Leucadendron burchellii
- Conservation status: Vulnerable (IUCN 3.1)

Scientific classification
- Kingdom: Plantae
- Clade: Tracheophytes
- Clade: Angiosperms
- Clade: Eudicots
- Order: Proteales
- Family: Proteaceae
- Genus: Leucadendron
- Species: L. burchellii
- Binomial name: Leucadendron burchellii I.Williams

= Leucadendron burchellii =

- Genus: Leucadendron
- Species: burchellii
- Authority: I.Williams
- Conservation status: VU

Species of plant

Leucadendron burchellii, the Riviersonderend conebush, is a flower-bearing shrub that belongs to the genus Leucadendron and forms part of the fynbos. The plant is native to the Western Cape, South Africa.

==Description==
The shrub grows 1.6 m tall and flowers in August. The plant dies after a fire but the seeds survive.
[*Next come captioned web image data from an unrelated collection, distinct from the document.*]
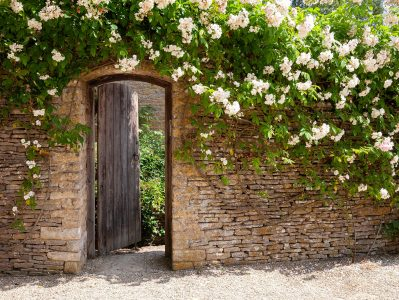 White Flowered Gate Jigsaw Puzzle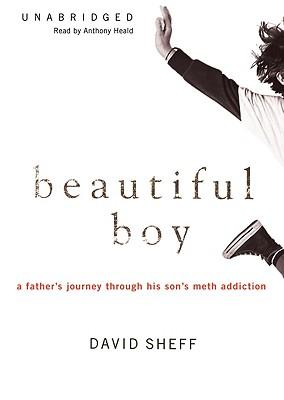 beautiful boy by david shelf Before nic sheff became addicted to crystal meth, he was a charming boy, joyous and funny, a varsity athlete and honor student adored by his two younger siblings after meth, he was a trembling wraith who lied, stole, and lived on the streets.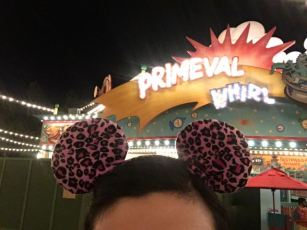 And then the girls rode Primeval Whirl twice together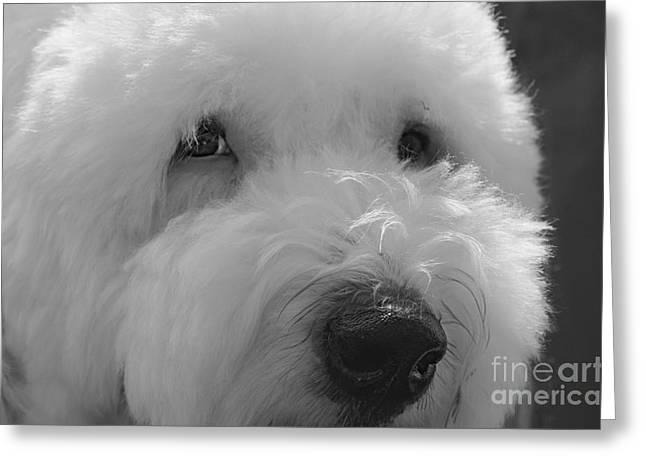 Soulful Eye's Old English Sheep Dog Greeting Card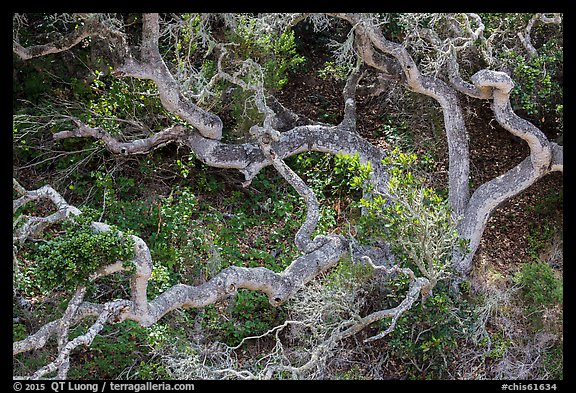 Twisted oak trees, Cherry Canyon, Santa Rosa Island. Channel Islands National Park (color)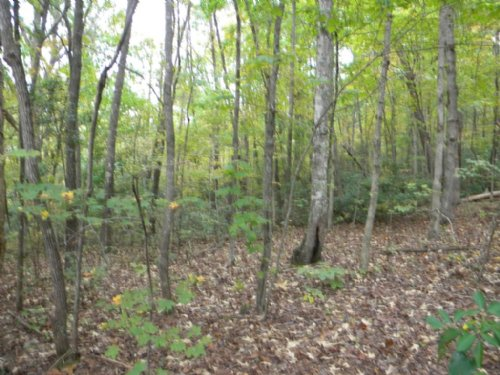 3 Acre Homesite : Travelers Rest : Greenville County : South Carolina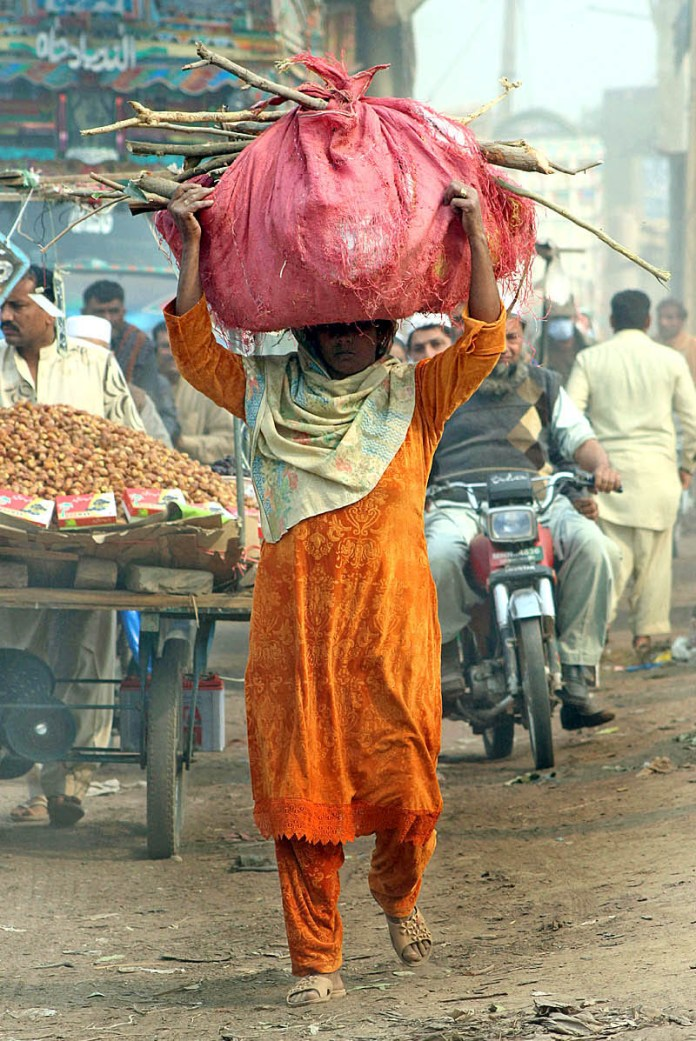 A female on the way while carrying heavy bundle of tree branches heading towards her destination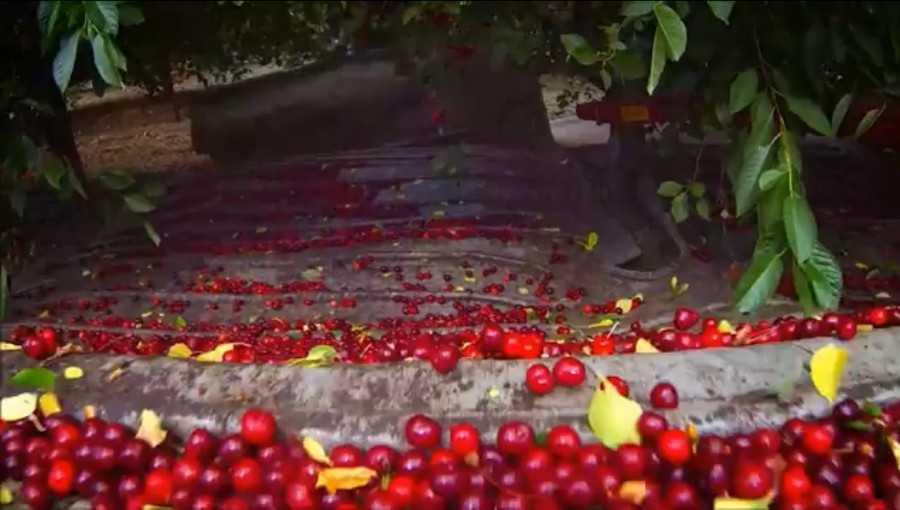 Mechaniczny zbiór uratuje opłacalność uprawy wiśni? Przegląd rozwiązań polskich firm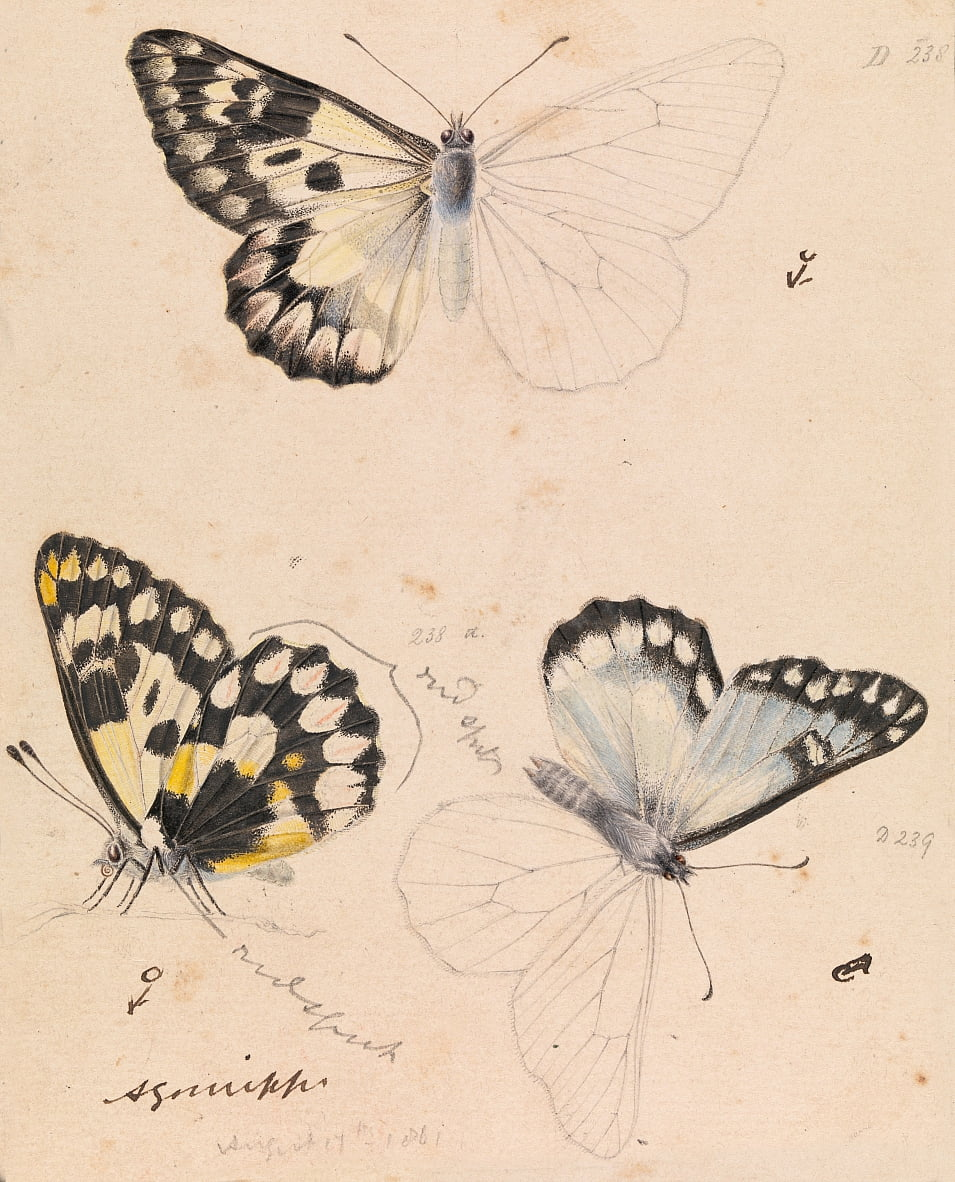 Wood White Butterfly, Delias aganippe door Arthur Bartholomew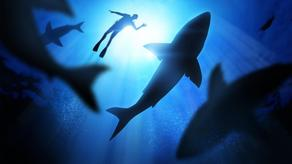Australian naval police officer was eaten by a shark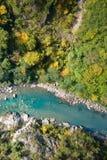 Lasowa rzeka Zdjęcia Stock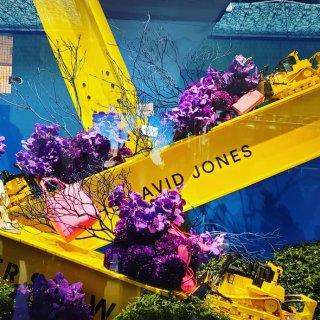 悉尼宝宝们的福利~David Jones...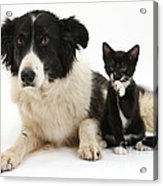 Border Collie And Tuxedo Kitten Acrylic Print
The seeds are stored in a toll on the female plant and fall to the ground after two months. The seed is then spread by ants that carry it to their nests. The plant is unisexual and there are separate plants with male and female flowers, which are pollinated by small beetles.

In Afrikaans, it is known as the Riviersonderend-tolbos.

==Distribution and habitat==
The plant occurs in the Riviersonderend Mountains from Jonaskop to McGregor. The plant grows on northern slopes in rocky or sandy sandstone soils at altitudes of 800 to 1000 m.